Shortly after receiving her image, I had to go out on errands.  But the image obviously sparked something in me as, while I was driving around, I ended up mentally writing the following poem in response:

Because Color is a Narrative
--after Mel Nichols

if empty
then blue

like the lemon
molding to gray

or my love
freezing to salt

when unused

Love it slant!  Love how poetry extends: how a chair inspires a poem not (only) about a chair...!

Thanks Mel!

Wednesday, December 12, 2012


I was sitting around one day trying to think of new ways to create poetry.  So I decided to go with your company -- please do pull up a chair and let's engage! -- by showcasing viz blog my slowly-growing collection of miniature chairs.

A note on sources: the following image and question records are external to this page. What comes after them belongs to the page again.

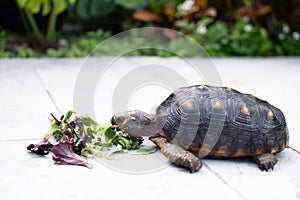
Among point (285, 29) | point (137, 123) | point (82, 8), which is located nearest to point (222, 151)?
point (137, 123)

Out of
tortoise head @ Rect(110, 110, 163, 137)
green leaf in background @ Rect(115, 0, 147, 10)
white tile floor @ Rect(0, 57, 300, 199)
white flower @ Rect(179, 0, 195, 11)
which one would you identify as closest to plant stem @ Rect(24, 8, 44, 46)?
green leaf in background @ Rect(115, 0, 147, 10)

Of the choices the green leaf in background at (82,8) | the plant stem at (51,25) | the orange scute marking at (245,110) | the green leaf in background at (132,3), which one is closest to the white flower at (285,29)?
A: the green leaf in background at (132,3)

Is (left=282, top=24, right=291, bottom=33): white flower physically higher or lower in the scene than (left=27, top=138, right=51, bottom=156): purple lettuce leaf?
lower

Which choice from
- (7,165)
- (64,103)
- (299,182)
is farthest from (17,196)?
(64,103)

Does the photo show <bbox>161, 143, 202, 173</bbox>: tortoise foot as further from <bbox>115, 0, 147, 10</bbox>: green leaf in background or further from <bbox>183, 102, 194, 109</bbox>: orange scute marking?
<bbox>115, 0, 147, 10</bbox>: green leaf in background

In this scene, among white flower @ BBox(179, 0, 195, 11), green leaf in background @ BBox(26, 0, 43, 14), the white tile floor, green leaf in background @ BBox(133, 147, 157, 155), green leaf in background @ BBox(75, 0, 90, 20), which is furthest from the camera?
green leaf in background @ BBox(75, 0, 90, 20)

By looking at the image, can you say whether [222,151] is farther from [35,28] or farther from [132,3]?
[132,3]

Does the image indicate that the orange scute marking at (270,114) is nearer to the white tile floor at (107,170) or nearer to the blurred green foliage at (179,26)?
the white tile floor at (107,170)
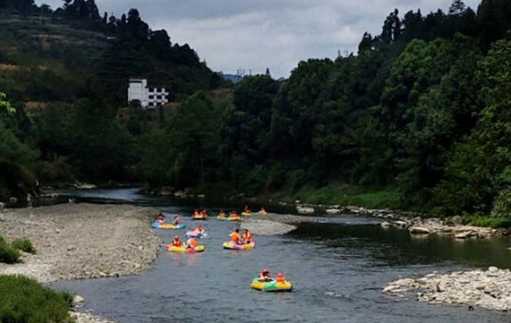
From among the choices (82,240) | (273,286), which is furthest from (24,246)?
(273,286)

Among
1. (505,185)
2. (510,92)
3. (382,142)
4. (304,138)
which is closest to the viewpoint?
(510,92)

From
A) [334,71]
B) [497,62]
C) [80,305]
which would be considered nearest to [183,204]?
[334,71]

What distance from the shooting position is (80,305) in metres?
32.9

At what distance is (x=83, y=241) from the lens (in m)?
53.4

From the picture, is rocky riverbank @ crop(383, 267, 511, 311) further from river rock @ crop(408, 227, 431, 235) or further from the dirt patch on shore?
river rock @ crop(408, 227, 431, 235)

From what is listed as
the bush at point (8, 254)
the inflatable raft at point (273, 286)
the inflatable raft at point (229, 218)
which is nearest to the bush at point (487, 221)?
the inflatable raft at point (229, 218)

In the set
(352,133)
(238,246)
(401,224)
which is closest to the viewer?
(238,246)

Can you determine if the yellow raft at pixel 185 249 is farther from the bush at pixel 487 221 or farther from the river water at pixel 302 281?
the bush at pixel 487 221

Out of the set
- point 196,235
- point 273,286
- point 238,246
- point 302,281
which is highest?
point 273,286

As this is also about miniature chair collecting, I want to say that I'm inspired by MiniatureChairMan.  Also, while I would love to have all of chairs from the Vitra Collection (over which I've drooled many times while visiting the MoMa museum store), I'd say I have empathy, too, with Laura Tarrish's collecting approach.  I've linked to all three. 

Friday, November 30, 2012


Over time and in reverse chronological order, I will post the growth of the chair collection (Moi has so much spare time to do this...):

As of May 24, 2013: 91 chairs:
--The collection (recently deaccessioned five but added three) currently sits on two bookshelves and three shelves:

As of April 12, 2013: 93 chairs:
--The collection currently sits on two bookshelves and three shelves:

As of March 22, 2013: 85 chairs:
--The collection currently sits on two bookshelves and three shelves:

As of March 6, 2013: 81 chairs:
--The collection currently sits on two bookshelves and two shelves:

As of Feb. 21, 2013: 49 chairs:
--The collection currently sits on two bookshelves:

As of Feb. 8, 2013: 45 chairs:
--The collection currently sits on two bookshelves:

As of Feb. 4, 2013: 40 chairs:
--With the latest chair additions, I had to move the collection from one bookshelf to two other bookshelves:

As of Jan. 30, 2013: 37 chairs:

As of Jan. 29, 2013: 35 chairs:

As of Jan. 25, 2013: 33 chairs:

As of Jan. 11, 2013: 27 chairs:

As of Jan. 10, 2013: 24 chairs:

As of Dec. 28, 2012: 17 chairs:

On the day this project began in December 2012: 7 chairs.